Project PENN: A Philadelphia Family Court-based outreach program
Arising from a 2005 Field Center research study that examined the experiences of families awaiting dependency proceedings in Philadelphia Family Court, Project PENN took advantage of the “teachable moment” while families are present at the courthouse. The realization that the majority of families were experiencing a long wait before seeing a judge, with little privacy, limited knowledge of the court process, and lack of information on social service programs, prompted the Field Center to develop this innovative program. With the full support of the court’s administrative judge, Project PENN opened its doors in 2009 and continued through 2020.
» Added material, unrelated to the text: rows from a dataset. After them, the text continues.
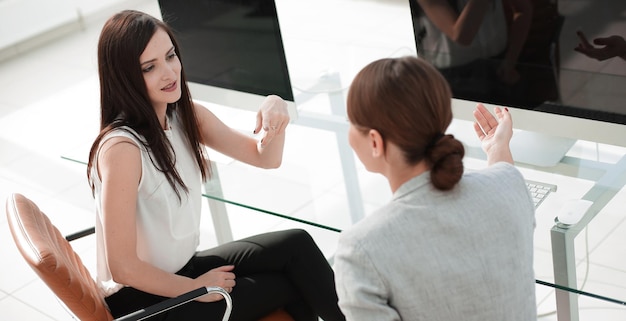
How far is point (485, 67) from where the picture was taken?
257 centimetres

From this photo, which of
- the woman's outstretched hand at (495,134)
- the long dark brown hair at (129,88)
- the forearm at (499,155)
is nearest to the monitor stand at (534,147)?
the woman's outstretched hand at (495,134)

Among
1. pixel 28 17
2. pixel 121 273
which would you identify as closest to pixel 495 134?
pixel 121 273

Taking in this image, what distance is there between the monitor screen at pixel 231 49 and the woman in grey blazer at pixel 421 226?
1.44 metres

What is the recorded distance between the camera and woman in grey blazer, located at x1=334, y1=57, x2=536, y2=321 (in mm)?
1530

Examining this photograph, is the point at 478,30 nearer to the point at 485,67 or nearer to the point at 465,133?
the point at 485,67

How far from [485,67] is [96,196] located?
114cm

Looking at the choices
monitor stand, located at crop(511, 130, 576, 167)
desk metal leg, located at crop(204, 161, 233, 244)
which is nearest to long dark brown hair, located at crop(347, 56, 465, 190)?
monitor stand, located at crop(511, 130, 576, 167)

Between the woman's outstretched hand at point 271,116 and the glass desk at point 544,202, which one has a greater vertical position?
the woman's outstretched hand at point 271,116

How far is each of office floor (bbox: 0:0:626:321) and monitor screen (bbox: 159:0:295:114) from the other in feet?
0.37

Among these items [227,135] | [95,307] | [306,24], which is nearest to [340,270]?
[95,307]

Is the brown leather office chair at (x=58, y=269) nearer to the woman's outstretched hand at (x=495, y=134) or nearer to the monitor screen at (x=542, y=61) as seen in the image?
the woman's outstretched hand at (x=495, y=134)

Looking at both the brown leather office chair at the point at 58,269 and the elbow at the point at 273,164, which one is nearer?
the brown leather office chair at the point at 58,269

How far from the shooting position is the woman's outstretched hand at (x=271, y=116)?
2.49 m

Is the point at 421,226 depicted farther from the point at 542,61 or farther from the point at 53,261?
the point at 542,61
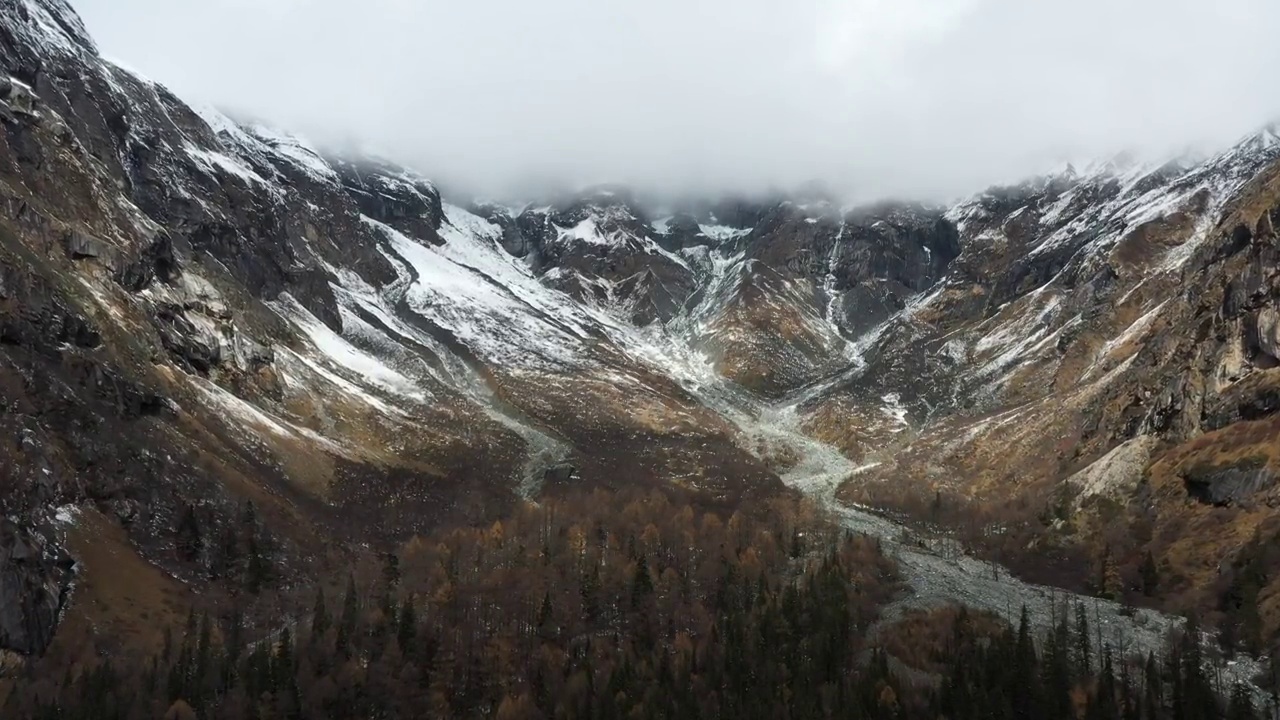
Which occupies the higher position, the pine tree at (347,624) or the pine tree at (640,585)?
the pine tree at (640,585)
Through Project PENN, families met individually, in a private office with graduate students who assisted them in identifying concrete resources in the community to address the needs that frequently cause stress and disruption in families and place children at risk for harm. Families received access to a comprehensive resource directory (developed and updated regularly by Field Center student interns), web-based resources, and clear and understandable brochures on topics such as housing, employment, food, clothing and healthcare. By helping families identify and prioritize their needs and increasing their knowledge of and access to community resources, Project PENN both teaches problem-solving skills and supports families in problem solving. Project PENN staff provided information and made referrals for families, accessing both the phone and internet, from their office located in the large waiting room at the Philadelphia Family Court.
Data was tracked on program utilization and was incorporated in the court’s annual report.